*** DATASET RECORDS Section Begins ***
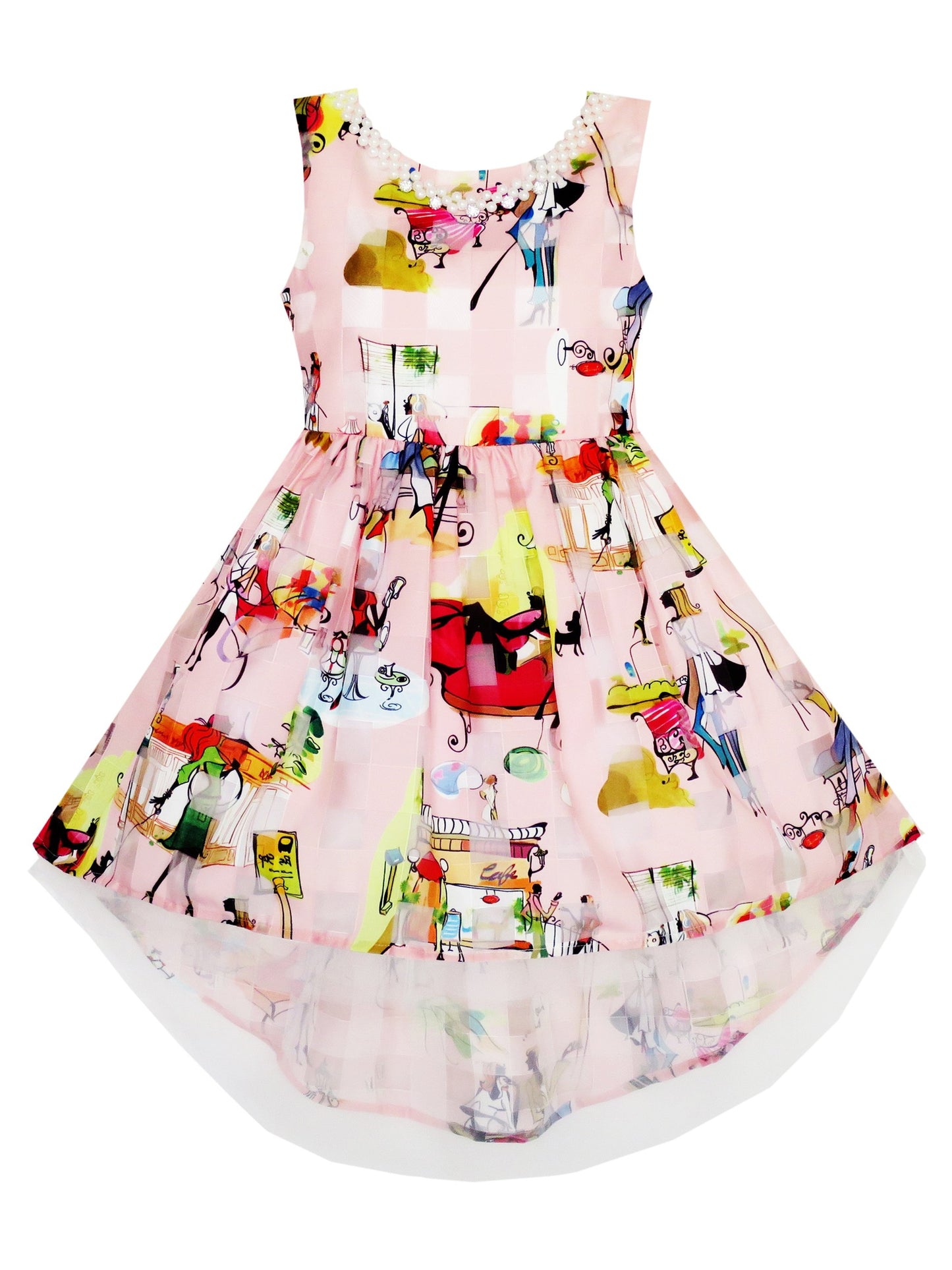 Girls Dress Purple Flower Lace Trim Bow Tie Sleeveless Pink
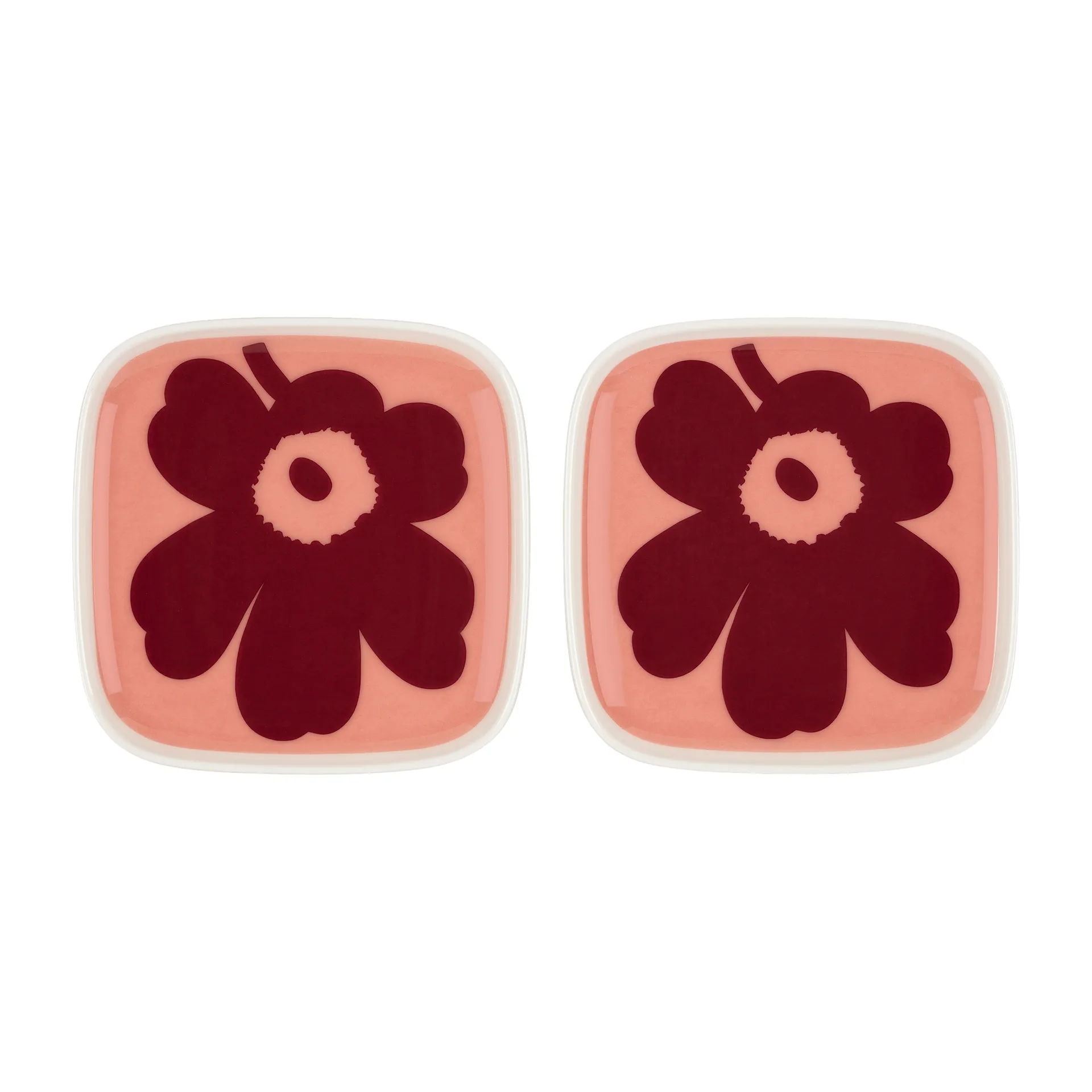Petite assiette Unikko 10x10 cm Lot de 2, blanc-rose-rouge Marimekko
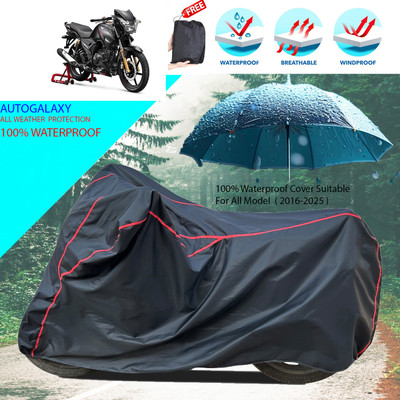 AutoGalaxy Waterproof Two Wheeler Cover for TVS(Apache 150, Black)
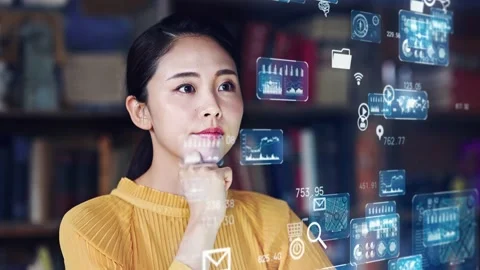 System engineering concept. Female programmer. Software development. Digital tra Stock Footage 137686293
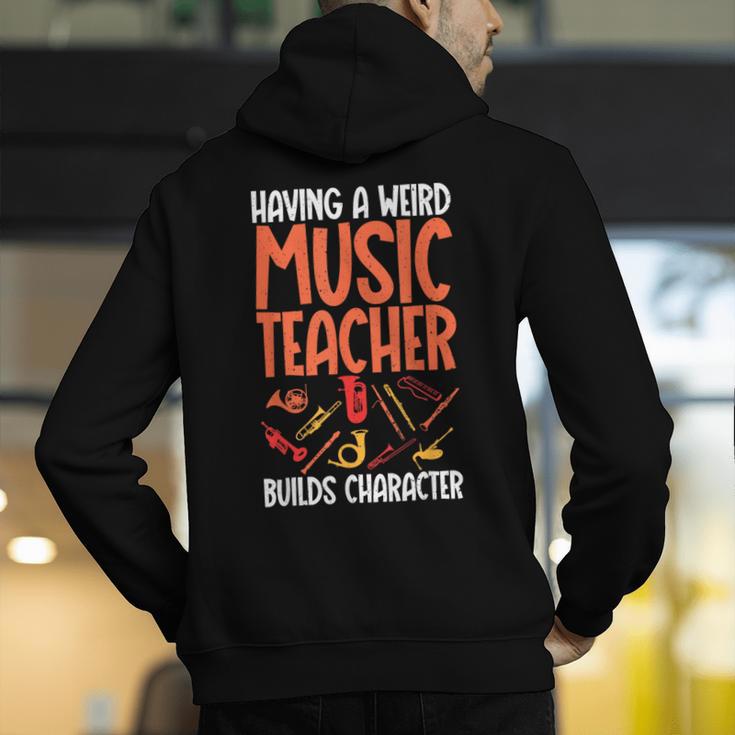 Having a Weird Music Teacher Builds Character Music Teacher Men's Hoodie Back Print, funny gift Having a Weird Music Teacher Builds Character Music Teacher Men's Hoodie Back Print, funny gift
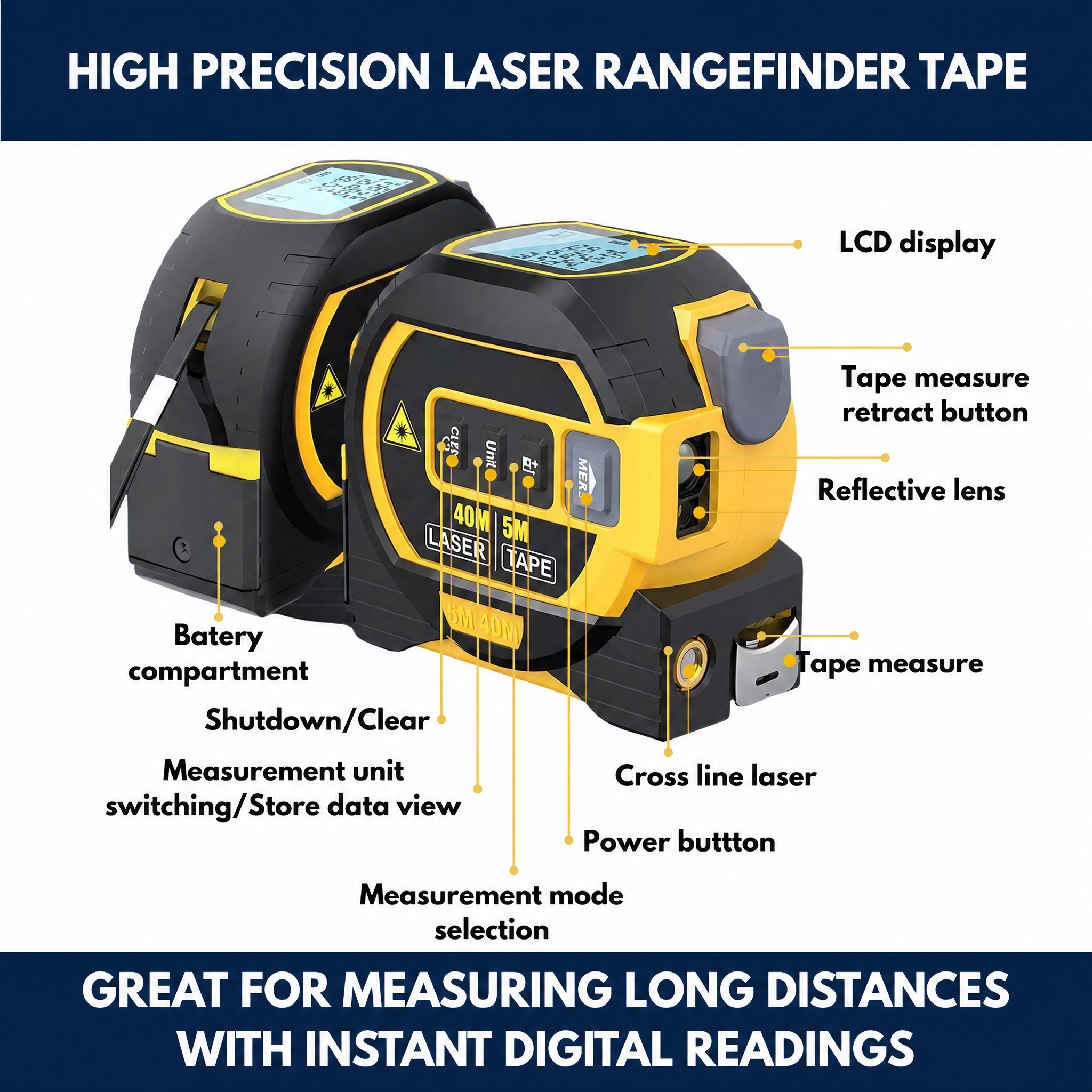 High Precision Laser Rangefinder Tape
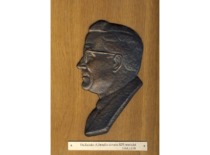Bas-relief "Prof. Kazimieras Bar&scaron;auskas" &ndash; a gift from sculptor Alfonsas Janulis to the KPI Museum, 1964 (photo by J. Klėmanas, original &ndash; KTU Museum)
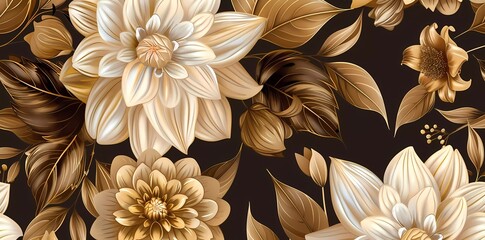 Vintage luxury seamless floral background with golden dahlias and amaryllis flowers. Romantic pattern template for wall decoration - obrazy, fototapety, plakaty
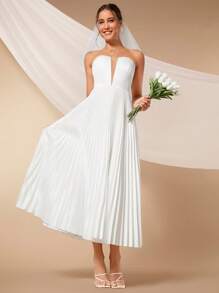 SHEIN Belle Pleated Hem Tube Wedding White Elegant Bridal Dress, Bridal Shower Dress White Dress,Bride - White - View 3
*** DATASET RECORDS Section Ends ***
### PROBLEM TO WORK ON
Can the lines from the one with "Vintage luxury seamless" to the end of the records above be quoted exactly, both ends included, with every picture omitted?

### SOLUTION BELOW
 Vintage luxury seamless floral background with golden dahlias and amaryllis flowers. Romantic pattern template for wall decoration - obrazy, fototapety, plakaty
 SHEIN Belle Pleated Hem Tube Wedding White Elegant Bridal Dress, Bridal Shower Dress White Dress,Bride - White - View 3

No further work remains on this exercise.